TASK DESCRIPTION
Reproduce the lines from the one containing "How far from the photo" through the last line, leaving the pictures out of your answer.

⟨

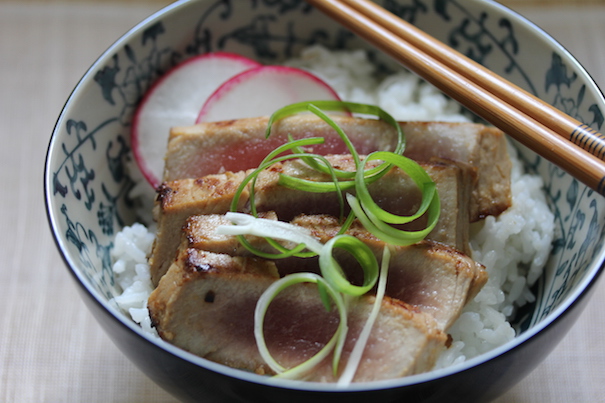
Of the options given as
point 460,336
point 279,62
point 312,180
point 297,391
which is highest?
point 279,62

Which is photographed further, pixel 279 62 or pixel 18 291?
pixel 279 62

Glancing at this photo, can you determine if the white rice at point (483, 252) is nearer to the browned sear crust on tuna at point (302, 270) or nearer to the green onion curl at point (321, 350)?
the browned sear crust on tuna at point (302, 270)

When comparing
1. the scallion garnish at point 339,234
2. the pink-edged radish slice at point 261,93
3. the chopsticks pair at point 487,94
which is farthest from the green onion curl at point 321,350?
the pink-edged radish slice at point 261,93

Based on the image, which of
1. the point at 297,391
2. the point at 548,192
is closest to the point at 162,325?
the point at 297,391

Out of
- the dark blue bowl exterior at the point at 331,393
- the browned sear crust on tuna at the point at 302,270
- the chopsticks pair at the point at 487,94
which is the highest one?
the chopsticks pair at the point at 487,94

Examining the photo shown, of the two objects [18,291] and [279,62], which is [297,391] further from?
[279,62]

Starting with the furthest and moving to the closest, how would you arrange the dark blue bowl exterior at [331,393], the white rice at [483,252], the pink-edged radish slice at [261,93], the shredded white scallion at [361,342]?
the pink-edged radish slice at [261,93] < the white rice at [483,252] < the shredded white scallion at [361,342] < the dark blue bowl exterior at [331,393]

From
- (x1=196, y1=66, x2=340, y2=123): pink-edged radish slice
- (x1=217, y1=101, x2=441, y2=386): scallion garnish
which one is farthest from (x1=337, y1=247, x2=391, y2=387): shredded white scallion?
(x1=196, y1=66, x2=340, y2=123): pink-edged radish slice
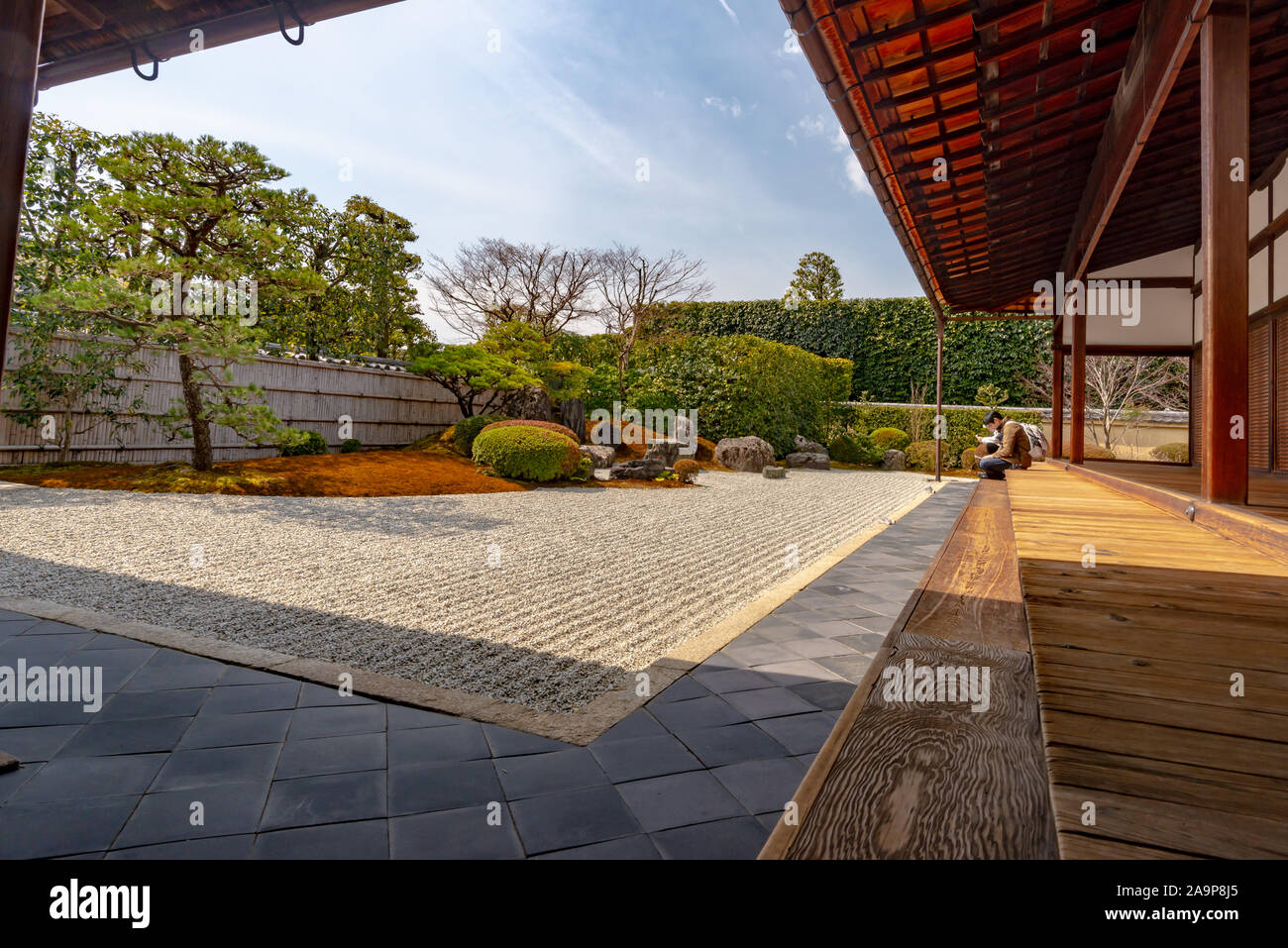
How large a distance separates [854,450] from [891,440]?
3.18 feet

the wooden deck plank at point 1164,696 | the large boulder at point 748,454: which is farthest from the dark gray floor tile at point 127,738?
the large boulder at point 748,454

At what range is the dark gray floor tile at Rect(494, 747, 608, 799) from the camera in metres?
1.66

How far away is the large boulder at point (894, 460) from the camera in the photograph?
1527 centimetres

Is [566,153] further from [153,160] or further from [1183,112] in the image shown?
[1183,112]

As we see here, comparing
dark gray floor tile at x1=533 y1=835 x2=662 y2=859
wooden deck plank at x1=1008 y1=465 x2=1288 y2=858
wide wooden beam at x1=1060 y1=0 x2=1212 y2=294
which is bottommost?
dark gray floor tile at x1=533 y1=835 x2=662 y2=859

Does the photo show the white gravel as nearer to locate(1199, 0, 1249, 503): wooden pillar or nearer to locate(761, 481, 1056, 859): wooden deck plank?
locate(761, 481, 1056, 859): wooden deck plank

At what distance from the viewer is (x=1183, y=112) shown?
206 inches

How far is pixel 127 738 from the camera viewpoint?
1904 mm

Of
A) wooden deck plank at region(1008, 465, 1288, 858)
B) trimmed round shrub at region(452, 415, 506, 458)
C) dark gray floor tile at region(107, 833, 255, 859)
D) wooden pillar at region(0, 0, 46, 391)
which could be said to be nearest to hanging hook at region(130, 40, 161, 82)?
wooden pillar at region(0, 0, 46, 391)

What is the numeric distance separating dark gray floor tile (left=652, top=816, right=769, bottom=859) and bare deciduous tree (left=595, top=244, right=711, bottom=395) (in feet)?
50.5

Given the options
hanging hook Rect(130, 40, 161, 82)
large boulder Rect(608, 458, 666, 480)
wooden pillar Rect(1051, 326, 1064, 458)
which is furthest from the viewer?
large boulder Rect(608, 458, 666, 480)

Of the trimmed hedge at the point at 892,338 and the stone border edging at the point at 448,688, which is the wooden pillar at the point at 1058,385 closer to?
the trimmed hedge at the point at 892,338
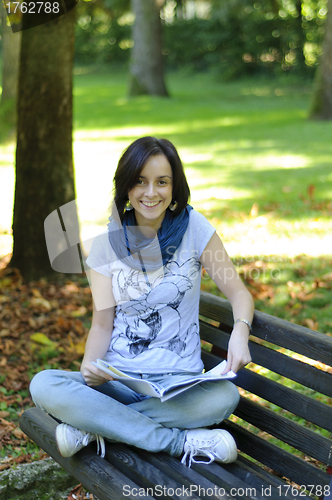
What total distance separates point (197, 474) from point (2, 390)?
1.95m

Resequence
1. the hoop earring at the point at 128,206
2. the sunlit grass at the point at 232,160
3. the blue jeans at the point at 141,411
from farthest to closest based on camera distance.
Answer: the sunlit grass at the point at 232,160 → the hoop earring at the point at 128,206 → the blue jeans at the point at 141,411

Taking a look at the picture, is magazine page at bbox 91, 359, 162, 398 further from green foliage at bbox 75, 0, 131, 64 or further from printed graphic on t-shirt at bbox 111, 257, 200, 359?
green foliage at bbox 75, 0, 131, 64

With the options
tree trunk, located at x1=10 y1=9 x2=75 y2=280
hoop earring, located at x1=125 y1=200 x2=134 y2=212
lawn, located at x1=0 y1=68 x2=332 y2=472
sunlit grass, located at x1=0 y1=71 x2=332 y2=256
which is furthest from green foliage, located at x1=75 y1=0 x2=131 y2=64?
hoop earring, located at x1=125 y1=200 x2=134 y2=212

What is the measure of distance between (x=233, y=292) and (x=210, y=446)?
0.73m

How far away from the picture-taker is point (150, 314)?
260cm

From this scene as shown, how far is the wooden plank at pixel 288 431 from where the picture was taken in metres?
2.21

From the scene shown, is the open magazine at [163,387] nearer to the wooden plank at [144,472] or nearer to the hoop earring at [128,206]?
the wooden plank at [144,472]

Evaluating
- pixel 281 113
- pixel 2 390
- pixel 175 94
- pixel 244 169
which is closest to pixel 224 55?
pixel 175 94

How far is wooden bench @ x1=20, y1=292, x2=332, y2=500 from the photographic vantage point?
2.09 metres

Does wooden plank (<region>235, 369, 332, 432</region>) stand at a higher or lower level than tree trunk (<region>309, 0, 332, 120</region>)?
lower

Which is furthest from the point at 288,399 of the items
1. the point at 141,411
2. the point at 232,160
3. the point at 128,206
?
the point at 232,160

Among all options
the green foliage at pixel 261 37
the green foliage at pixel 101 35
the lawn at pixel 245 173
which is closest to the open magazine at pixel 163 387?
the lawn at pixel 245 173

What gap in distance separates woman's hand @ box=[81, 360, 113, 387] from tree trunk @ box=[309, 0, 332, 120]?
1444 centimetres

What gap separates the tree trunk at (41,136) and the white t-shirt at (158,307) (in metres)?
2.44
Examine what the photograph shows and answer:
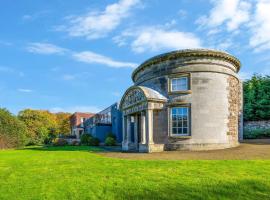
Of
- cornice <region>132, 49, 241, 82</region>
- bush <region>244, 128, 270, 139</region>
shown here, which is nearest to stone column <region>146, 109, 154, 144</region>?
cornice <region>132, 49, 241, 82</region>

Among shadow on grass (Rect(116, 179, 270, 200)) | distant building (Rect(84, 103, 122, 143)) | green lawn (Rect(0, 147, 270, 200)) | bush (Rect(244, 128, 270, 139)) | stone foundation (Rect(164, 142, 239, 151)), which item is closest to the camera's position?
shadow on grass (Rect(116, 179, 270, 200))

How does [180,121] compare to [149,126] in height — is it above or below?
above

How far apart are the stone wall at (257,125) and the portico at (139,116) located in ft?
41.6

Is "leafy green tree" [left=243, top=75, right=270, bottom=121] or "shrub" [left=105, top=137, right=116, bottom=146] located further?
"shrub" [left=105, top=137, right=116, bottom=146]

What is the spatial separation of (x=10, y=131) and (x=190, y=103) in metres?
21.4

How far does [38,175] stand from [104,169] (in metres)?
2.28

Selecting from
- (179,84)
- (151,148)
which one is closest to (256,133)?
(179,84)

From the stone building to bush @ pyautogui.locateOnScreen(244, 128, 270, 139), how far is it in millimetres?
7958

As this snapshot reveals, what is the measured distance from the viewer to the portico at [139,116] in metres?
16.9

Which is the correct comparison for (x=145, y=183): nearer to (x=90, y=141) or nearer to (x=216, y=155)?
(x=216, y=155)

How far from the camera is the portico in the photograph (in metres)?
16.9

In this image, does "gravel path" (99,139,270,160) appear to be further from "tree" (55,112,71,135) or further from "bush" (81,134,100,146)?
"tree" (55,112,71,135)

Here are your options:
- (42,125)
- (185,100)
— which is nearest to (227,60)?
(185,100)

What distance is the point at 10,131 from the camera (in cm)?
2875
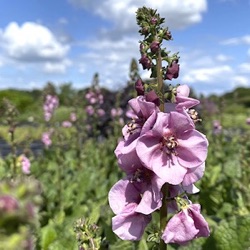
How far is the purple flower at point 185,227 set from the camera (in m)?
1.54

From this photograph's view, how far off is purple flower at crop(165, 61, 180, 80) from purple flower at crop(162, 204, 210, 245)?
16.9 inches

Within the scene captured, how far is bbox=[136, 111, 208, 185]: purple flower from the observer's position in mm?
1535

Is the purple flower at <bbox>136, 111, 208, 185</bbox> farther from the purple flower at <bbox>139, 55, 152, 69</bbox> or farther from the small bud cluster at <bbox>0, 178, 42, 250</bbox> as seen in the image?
the small bud cluster at <bbox>0, 178, 42, 250</bbox>

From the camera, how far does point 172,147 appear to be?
1.57 m

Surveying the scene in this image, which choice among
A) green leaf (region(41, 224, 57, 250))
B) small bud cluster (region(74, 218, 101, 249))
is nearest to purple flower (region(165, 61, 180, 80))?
small bud cluster (region(74, 218, 101, 249))

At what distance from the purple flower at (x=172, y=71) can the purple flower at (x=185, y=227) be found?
43 cm

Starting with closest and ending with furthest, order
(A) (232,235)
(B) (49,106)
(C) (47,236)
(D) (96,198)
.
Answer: (A) (232,235)
(C) (47,236)
(D) (96,198)
(B) (49,106)

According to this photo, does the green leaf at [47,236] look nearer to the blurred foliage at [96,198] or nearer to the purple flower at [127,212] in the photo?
the blurred foliage at [96,198]

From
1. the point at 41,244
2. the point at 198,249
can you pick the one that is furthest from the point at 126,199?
the point at 41,244

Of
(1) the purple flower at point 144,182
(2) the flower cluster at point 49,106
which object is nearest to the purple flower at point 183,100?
(1) the purple flower at point 144,182

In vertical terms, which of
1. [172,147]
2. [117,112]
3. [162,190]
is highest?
[117,112]

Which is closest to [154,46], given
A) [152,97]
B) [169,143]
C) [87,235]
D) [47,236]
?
[152,97]

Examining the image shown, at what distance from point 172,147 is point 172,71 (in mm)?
261

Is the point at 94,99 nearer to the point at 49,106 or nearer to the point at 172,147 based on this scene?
the point at 49,106
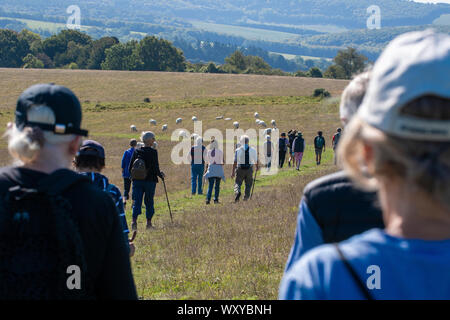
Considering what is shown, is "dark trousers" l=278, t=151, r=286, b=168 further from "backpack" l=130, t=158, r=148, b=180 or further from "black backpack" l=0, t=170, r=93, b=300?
"black backpack" l=0, t=170, r=93, b=300

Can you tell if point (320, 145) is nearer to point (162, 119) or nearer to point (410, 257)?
point (410, 257)

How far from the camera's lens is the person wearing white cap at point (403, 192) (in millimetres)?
1636

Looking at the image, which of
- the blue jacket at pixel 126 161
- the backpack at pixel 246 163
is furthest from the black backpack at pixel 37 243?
the backpack at pixel 246 163

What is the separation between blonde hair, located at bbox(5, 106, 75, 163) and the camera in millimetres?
2785

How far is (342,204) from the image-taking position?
2955 mm

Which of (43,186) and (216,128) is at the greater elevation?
(43,186)

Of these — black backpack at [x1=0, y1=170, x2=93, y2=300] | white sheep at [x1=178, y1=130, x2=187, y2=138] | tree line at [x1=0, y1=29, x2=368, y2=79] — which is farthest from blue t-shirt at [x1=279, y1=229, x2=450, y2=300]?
tree line at [x1=0, y1=29, x2=368, y2=79]

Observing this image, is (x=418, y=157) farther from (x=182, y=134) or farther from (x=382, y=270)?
(x=182, y=134)

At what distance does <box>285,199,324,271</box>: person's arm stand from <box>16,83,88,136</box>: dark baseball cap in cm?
125

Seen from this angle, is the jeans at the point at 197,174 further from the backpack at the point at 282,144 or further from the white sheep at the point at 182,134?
the white sheep at the point at 182,134

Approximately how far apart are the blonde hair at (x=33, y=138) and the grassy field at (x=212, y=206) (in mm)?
1944

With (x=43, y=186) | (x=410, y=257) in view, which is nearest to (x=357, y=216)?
(x=410, y=257)

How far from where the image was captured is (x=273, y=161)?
88.5 feet
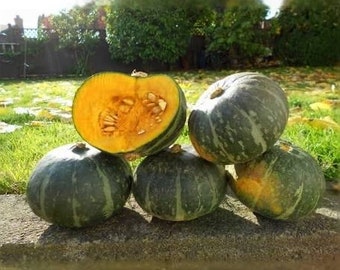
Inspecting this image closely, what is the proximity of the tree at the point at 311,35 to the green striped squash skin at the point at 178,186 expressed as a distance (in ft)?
24.1

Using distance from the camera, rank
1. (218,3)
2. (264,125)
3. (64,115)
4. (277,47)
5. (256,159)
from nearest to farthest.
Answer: (264,125)
(256,159)
(64,115)
(218,3)
(277,47)

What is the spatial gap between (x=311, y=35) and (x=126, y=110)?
779 centimetres

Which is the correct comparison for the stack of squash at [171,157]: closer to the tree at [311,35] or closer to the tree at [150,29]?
the tree at [150,29]

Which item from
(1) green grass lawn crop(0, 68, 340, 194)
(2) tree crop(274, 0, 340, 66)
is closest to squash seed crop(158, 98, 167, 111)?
(1) green grass lawn crop(0, 68, 340, 194)

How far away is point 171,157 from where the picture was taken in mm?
1485

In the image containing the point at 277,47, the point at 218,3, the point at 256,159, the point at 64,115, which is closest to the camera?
the point at 256,159

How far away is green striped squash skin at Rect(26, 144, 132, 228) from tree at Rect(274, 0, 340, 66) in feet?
24.5

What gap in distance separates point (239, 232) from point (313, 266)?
25cm

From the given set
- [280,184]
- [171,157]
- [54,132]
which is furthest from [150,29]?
[280,184]

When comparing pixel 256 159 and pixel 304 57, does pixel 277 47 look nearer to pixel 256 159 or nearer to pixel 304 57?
pixel 304 57

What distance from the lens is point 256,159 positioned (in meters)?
1.46

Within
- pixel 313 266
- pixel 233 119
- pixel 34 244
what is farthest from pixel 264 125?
pixel 34 244

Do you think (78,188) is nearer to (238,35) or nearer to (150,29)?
(150,29)

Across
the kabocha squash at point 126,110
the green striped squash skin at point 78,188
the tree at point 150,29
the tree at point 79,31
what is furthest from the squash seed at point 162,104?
the tree at point 79,31
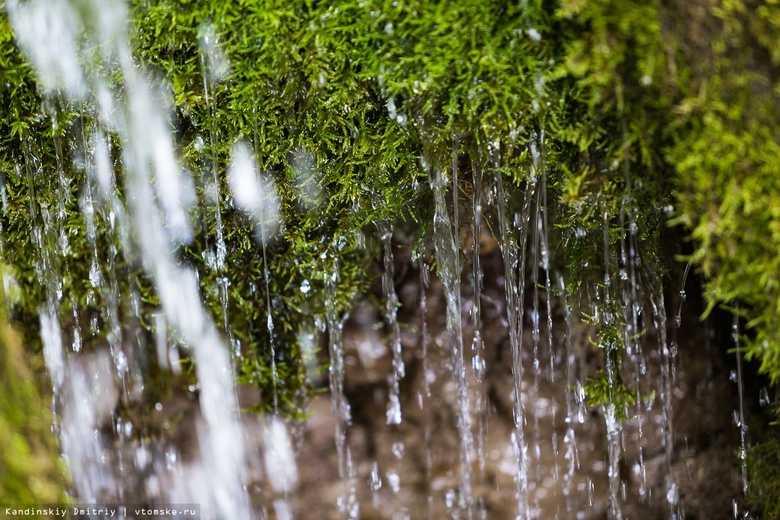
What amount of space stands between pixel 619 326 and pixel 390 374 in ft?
3.71

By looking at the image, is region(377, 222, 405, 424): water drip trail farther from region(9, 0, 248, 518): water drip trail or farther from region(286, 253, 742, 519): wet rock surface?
region(9, 0, 248, 518): water drip trail

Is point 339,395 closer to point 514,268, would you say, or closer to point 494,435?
point 494,435

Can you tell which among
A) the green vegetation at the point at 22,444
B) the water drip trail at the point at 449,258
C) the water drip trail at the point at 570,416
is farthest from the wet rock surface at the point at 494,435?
the green vegetation at the point at 22,444

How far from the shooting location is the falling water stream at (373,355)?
1.58 meters

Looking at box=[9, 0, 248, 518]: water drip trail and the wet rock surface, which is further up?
box=[9, 0, 248, 518]: water drip trail

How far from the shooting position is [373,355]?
2.48 meters

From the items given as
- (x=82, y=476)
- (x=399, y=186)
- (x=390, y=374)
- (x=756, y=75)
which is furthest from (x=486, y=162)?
(x=82, y=476)

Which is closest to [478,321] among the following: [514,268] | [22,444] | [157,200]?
[514,268]

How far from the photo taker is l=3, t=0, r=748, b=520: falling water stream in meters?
1.58

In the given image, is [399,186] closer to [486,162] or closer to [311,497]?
[486,162]

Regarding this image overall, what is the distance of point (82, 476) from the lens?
2.11 m

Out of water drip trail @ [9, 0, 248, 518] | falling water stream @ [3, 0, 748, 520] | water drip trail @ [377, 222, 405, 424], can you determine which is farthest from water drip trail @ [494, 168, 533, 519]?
water drip trail @ [9, 0, 248, 518]

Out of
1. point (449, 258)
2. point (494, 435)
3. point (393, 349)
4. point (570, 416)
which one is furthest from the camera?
point (494, 435)

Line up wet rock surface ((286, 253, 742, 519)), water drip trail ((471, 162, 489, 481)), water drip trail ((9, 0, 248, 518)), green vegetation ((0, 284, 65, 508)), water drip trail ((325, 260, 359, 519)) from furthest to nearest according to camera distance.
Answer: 1. wet rock surface ((286, 253, 742, 519))
2. water drip trail ((325, 260, 359, 519))
3. water drip trail ((471, 162, 489, 481))
4. water drip trail ((9, 0, 248, 518))
5. green vegetation ((0, 284, 65, 508))
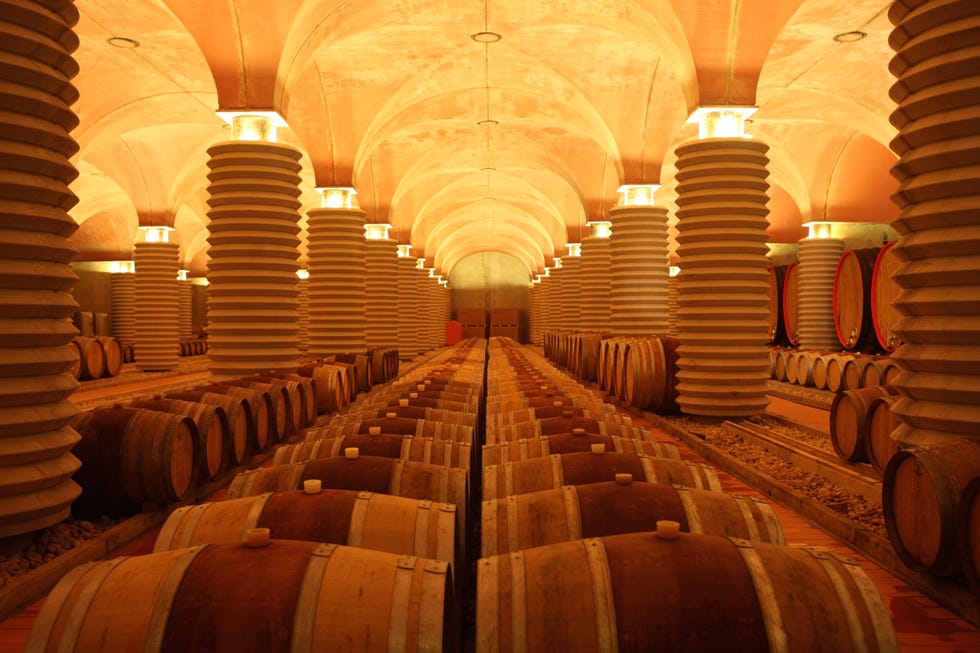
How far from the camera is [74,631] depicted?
75.5 inches

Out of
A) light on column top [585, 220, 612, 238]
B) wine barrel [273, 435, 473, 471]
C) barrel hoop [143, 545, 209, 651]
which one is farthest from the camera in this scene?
light on column top [585, 220, 612, 238]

⟩

RESULT FOR THIS TASK
How far from the photo taker is l=3, t=0, r=748, b=520: falling water stream in meters?
1.58

In the given image, is [399,186] closer to [486,162] or closer to [311,497]?
[486,162]

Regarding this image overall, what is the distance of point (82, 476) from the lens?
2.11 m

Out of water drip trail @ [9, 0, 248, 518] | falling water stream @ [3, 0, 748, 520] | water drip trail @ [377, 222, 405, 424], can you determine which is farthest from water drip trail @ [494, 168, 533, 519]?
water drip trail @ [9, 0, 248, 518]

Out of
1. point (449, 258)
2. point (494, 435)
3. point (393, 349)
4. point (570, 416)
which one is furthest from the camera?
point (494, 435)

Line up wet rock surface ((286, 253, 742, 519)), water drip trail ((471, 162, 489, 481)), water drip trail ((9, 0, 248, 518)), green vegetation ((0, 284, 65, 508)), water drip trail ((325, 260, 359, 519)) from furthest to nearest according to camera distance.
Answer: 1. wet rock surface ((286, 253, 742, 519))
2. water drip trail ((325, 260, 359, 519))
3. water drip trail ((471, 162, 489, 481))
4. water drip trail ((9, 0, 248, 518))
5. green vegetation ((0, 284, 65, 508))
How far from the camera is [74,631] depicted?
75.5 inches

Out of
A) light on column top [585, 220, 612, 238]
B) wine barrel [273, 435, 473, 471]
C) barrel hoop [143, 545, 209, 651]
which one is farthest from the camera in this scene?
light on column top [585, 220, 612, 238]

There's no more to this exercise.